§ Text block
::::::

I live alone in a decent sized place (1340 sq ft) so have some room.  I have a 3 x 6-1/2' x 7-1/2' flowering space with a 1000W HPS, a 2 x 4 x 4 space for vegging with a 4' 4 tube T5 and a 2 x 2 x 4 space for cloning with CFLs.


----------



## ChatNoir (Aug 16, 2008)

The Hemp Goddess said:
			
		

> I live alone in a decent sized place (1340 sq ft) so have some room.  I have a 3 x 6-1/2' x 7-1/2' flowering space with a 1000W HPS, a 2 x 4 x 4 space for vegging with a 4' 4 tube T5 and a 2 x 2 x 4 space for cloning with CFLs.



Isn't 4x250W better than 1000W for homogeneous lighting?

::::::

§ Records to use
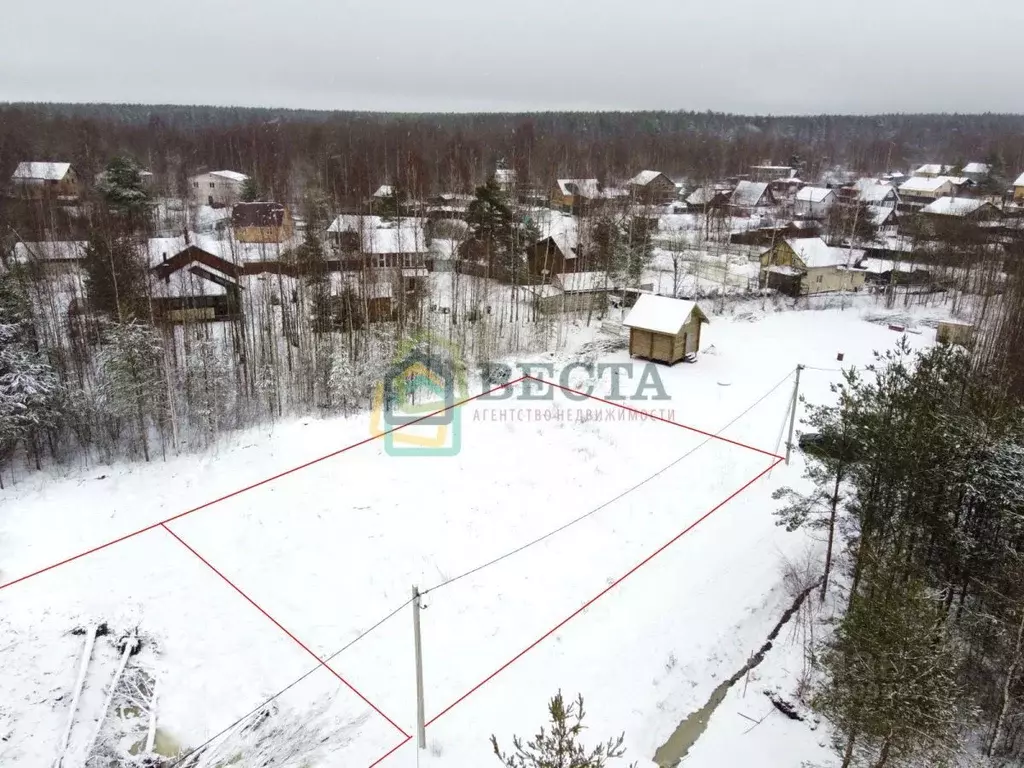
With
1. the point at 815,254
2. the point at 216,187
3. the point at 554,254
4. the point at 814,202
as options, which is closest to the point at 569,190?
the point at 814,202

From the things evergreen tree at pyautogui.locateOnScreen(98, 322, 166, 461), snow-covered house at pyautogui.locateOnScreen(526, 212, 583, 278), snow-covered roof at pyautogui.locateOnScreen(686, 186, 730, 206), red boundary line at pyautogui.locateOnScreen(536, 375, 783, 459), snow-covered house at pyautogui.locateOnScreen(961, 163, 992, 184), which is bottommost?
red boundary line at pyautogui.locateOnScreen(536, 375, 783, 459)

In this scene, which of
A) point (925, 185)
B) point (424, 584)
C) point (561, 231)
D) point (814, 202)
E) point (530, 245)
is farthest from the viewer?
point (925, 185)

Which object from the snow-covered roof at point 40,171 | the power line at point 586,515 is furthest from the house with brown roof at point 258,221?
the power line at point 586,515

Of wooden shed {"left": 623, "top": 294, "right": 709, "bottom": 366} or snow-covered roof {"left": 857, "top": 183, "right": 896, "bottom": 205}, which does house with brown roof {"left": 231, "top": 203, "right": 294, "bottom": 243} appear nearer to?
wooden shed {"left": 623, "top": 294, "right": 709, "bottom": 366}

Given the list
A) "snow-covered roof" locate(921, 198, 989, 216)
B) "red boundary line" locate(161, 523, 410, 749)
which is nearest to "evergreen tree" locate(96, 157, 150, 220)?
"red boundary line" locate(161, 523, 410, 749)

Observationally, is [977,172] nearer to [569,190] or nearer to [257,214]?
[569,190]

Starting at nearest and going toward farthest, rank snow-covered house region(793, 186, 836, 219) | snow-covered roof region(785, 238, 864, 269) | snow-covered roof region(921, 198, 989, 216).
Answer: snow-covered roof region(785, 238, 864, 269)
snow-covered roof region(921, 198, 989, 216)
snow-covered house region(793, 186, 836, 219)
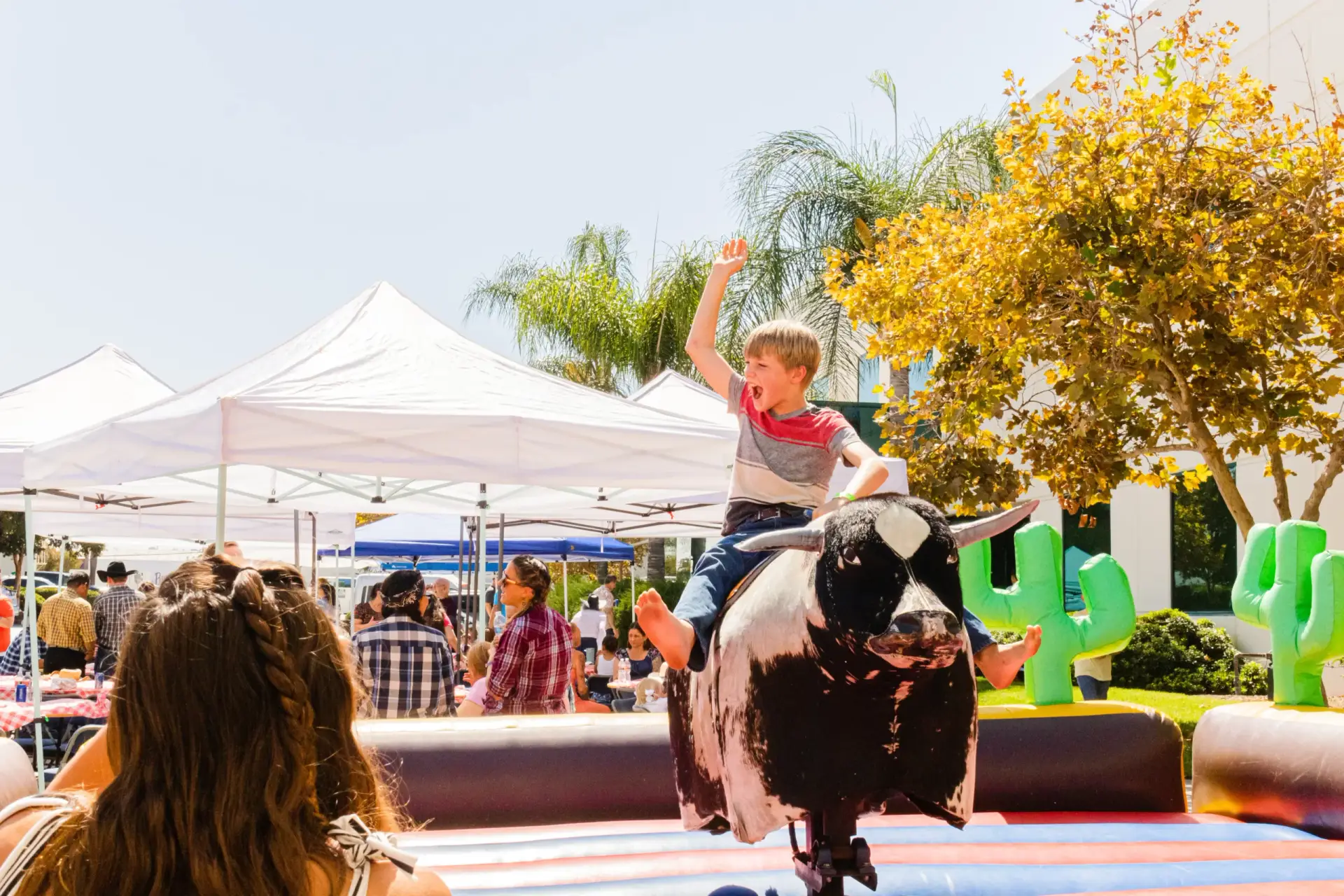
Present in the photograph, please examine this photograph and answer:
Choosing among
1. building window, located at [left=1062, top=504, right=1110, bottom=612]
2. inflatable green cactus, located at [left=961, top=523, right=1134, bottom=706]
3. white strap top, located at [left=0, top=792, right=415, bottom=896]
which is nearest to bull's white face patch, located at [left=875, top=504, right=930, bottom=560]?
white strap top, located at [left=0, top=792, right=415, bottom=896]

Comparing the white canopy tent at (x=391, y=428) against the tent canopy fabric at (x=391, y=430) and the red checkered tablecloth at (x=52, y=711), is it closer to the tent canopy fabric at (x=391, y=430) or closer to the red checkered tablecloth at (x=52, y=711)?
the tent canopy fabric at (x=391, y=430)

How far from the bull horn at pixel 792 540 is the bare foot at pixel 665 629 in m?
0.24

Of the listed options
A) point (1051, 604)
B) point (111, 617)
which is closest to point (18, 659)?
point (111, 617)

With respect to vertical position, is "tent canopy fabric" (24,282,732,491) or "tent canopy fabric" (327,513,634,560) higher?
"tent canopy fabric" (24,282,732,491)

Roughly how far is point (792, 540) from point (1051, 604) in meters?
2.47

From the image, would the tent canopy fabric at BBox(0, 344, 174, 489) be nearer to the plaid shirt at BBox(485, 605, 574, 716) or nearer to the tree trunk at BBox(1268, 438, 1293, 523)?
the plaid shirt at BBox(485, 605, 574, 716)

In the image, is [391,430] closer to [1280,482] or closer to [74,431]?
[74,431]

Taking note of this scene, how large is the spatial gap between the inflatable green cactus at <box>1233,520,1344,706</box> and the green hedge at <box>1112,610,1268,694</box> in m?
10.3

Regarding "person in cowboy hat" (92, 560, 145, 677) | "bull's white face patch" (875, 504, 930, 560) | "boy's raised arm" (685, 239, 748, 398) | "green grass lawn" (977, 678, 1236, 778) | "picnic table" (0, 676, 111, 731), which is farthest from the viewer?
"green grass lawn" (977, 678, 1236, 778)

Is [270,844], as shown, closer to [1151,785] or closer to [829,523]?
[829,523]

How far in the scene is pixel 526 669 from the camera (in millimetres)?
6250

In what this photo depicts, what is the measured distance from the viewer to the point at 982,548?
181 inches

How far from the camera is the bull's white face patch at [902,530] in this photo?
98.7 inches

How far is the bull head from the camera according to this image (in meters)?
2.38
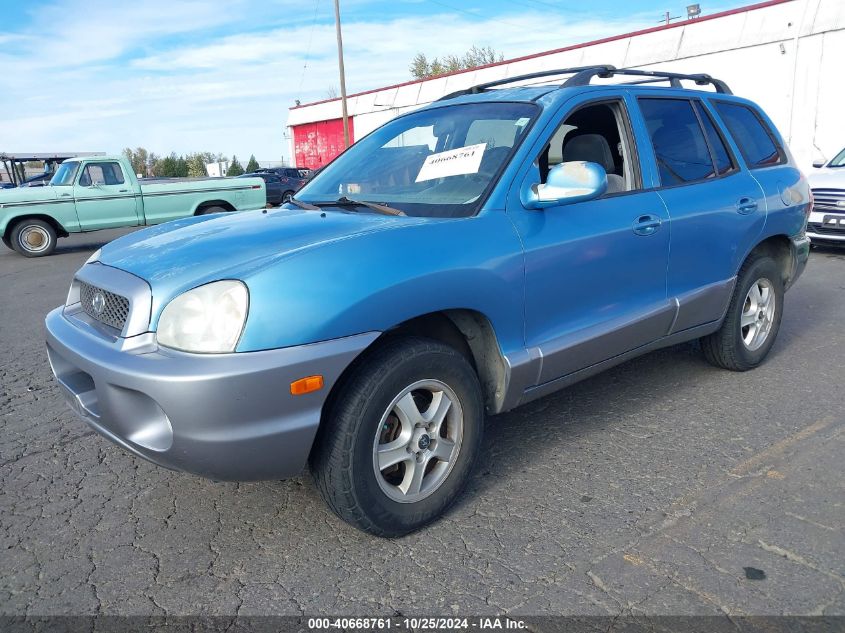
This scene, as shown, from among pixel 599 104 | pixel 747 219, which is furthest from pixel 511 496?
pixel 747 219

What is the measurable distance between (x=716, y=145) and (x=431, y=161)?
2.02 metres

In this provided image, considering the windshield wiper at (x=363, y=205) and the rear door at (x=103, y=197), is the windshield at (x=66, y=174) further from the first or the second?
the windshield wiper at (x=363, y=205)

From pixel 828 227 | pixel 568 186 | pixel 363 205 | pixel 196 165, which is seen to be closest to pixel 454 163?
pixel 363 205

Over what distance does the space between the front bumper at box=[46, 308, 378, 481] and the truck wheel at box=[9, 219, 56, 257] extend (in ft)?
38.4

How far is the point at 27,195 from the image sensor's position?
12227 mm

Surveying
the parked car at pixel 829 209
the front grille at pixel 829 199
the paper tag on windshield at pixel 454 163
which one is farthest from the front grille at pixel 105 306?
the front grille at pixel 829 199

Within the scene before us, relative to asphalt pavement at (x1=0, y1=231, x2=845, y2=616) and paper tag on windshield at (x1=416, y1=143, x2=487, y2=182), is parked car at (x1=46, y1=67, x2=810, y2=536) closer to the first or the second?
paper tag on windshield at (x1=416, y1=143, x2=487, y2=182)

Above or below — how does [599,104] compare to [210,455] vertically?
above

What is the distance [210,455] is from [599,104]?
264 cm

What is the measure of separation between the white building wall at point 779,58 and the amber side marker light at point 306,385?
57.3 ft

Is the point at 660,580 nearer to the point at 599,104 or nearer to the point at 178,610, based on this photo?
the point at 178,610

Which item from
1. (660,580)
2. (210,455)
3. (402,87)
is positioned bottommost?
(660,580)

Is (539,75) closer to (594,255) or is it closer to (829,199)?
(594,255)

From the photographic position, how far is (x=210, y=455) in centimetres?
228
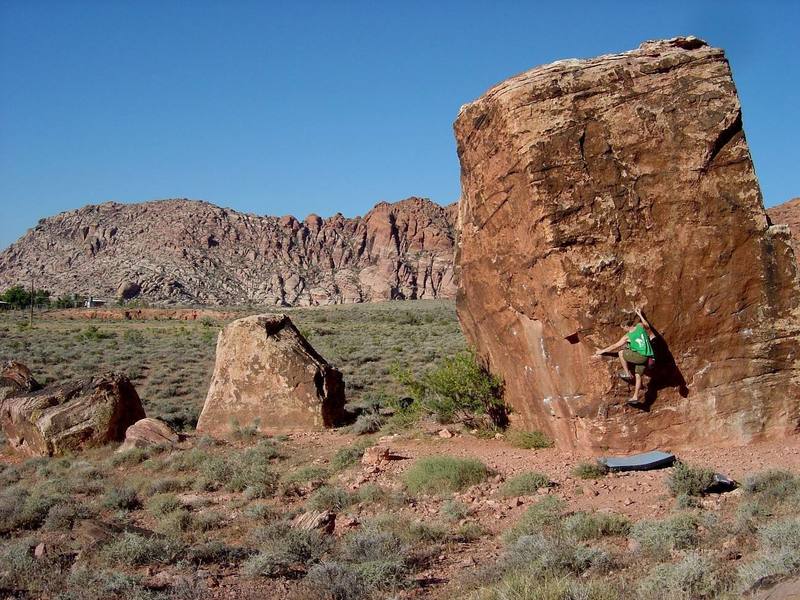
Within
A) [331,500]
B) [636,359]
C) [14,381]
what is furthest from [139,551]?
[14,381]

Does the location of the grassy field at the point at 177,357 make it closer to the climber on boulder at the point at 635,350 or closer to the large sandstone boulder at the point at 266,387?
the large sandstone boulder at the point at 266,387

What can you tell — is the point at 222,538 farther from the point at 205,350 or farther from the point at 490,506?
the point at 205,350

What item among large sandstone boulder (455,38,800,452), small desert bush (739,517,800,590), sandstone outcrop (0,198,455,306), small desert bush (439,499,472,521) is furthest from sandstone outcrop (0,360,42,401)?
sandstone outcrop (0,198,455,306)

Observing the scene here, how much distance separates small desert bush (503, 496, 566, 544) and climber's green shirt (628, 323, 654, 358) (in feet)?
7.03

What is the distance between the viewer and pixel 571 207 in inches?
331

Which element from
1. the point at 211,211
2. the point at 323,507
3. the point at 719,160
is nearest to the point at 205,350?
the point at 323,507

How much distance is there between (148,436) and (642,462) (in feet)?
26.4

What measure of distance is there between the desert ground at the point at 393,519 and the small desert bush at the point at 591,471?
0.07 feet

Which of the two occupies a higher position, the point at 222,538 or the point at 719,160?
the point at 719,160

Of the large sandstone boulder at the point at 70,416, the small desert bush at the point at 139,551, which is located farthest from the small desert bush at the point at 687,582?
the large sandstone boulder at the point at 70,416

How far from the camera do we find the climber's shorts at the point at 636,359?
8.10 m

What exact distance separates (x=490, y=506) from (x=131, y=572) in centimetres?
375

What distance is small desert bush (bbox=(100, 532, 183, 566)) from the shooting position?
19.1ft

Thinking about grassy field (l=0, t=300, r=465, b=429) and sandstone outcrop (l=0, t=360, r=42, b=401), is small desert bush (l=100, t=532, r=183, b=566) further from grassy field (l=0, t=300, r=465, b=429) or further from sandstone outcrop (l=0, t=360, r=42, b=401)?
sandstone outcrop (l=0, t=360, r=42, b=401)
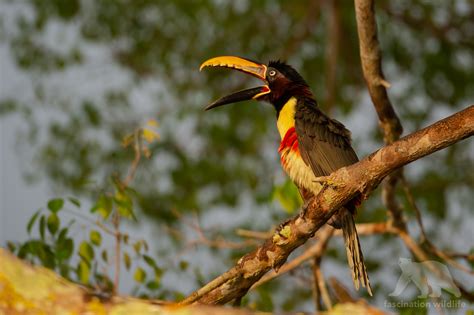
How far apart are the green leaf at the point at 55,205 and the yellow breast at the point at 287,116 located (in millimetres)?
1500

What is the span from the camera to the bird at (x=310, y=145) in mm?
4160

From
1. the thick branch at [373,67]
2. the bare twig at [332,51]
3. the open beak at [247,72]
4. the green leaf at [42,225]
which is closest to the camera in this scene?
the thick branch at [373,67]

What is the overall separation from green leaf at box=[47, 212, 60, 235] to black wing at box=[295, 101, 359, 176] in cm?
150

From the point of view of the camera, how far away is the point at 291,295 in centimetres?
987

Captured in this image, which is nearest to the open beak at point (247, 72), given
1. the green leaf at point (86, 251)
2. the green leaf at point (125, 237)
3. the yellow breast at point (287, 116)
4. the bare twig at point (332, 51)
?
the yellow breast at point (287, 116)

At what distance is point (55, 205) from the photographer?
13.0 ft

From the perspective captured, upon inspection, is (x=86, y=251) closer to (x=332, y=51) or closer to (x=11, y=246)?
(x=11, y=246)

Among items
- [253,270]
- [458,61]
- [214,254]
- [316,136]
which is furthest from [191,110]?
[253,270]

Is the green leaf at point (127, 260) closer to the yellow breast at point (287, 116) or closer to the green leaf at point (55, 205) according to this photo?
the green leaf at point (55, 205)

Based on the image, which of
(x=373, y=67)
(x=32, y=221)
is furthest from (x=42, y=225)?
(x=373, y=67)

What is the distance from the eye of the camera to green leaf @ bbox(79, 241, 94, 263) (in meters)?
4.09

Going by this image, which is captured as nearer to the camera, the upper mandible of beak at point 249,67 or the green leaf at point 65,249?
the green leaf at point 65,249

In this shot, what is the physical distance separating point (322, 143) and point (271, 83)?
90 centimetres

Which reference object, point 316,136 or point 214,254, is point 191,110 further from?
point 316,136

::::::

§ Problems to solve
1 > List the three grow spaces described in the forum thread, giving the dimensions and the light for each.
2 > Quote the records word for word, starting at the line that contains "From the point of" and ending at the last line of the records.

§ Solution set
1 >
- Flowering space: 3 x 6-1/2' x 7-1/2', with a 1000W HPS
- Vegging space: 2 x 4 x 4, with a 4' 4 tube T5
- Cloning space: 2 x 2 x 4, with CFLs

2 >
From the point of view of the camera, how far away is the point at 291,295 in centimetres?
987

Captured in this image, which is nearest to the open beak at point (247, 72), given
1. the green leaf at point (86, 251)
2. the green leaf at point (125, 237)
3. the yellow breast at point (287, 116)
4. the bare twig at point (332, 51)
?
the yellow breast at point (287, 116)

At what distance is point (55, 205) from the photographer?
13.0 ft

From the perspective captured, upon inspection, is (x=86, y=251) closer to (x=332, y=51) or closer to (x=11, y=246)?
(x=11, y=246)

Among items
- [253,270]
- [458,61]
- [214,254]
- [316,136]
which is furthest from [191,110]?
[253,270]

Is the green leaf at point (127, 260) closer to the yellow breast at point (287, 116) or closer to the green leaf at point (55, 205) according to this photo?
the green leaf at point (55, 205)

Based on the image, which of
(x=373, y=67)
(x=32, y=221)
is furthest from (x=42, y=225)?
(x=373, y=67)

What is the distance from the eye of the camera to green leaf @ bbox(79, 241, 94, 263) (in meters)?
4.09

Going by this image, which is captured as nearer to the camera, the upper mandible of beak at point 249,67 or the green leaf at point 65,249?
the green leaf at point 65,249

In this shot, what is the physical distance separating point (322, 143) and point (271, 83)?
90 centimetres

Which reference object, point 316,136 or point 214,254, is point 191,110 further from?
point 316,136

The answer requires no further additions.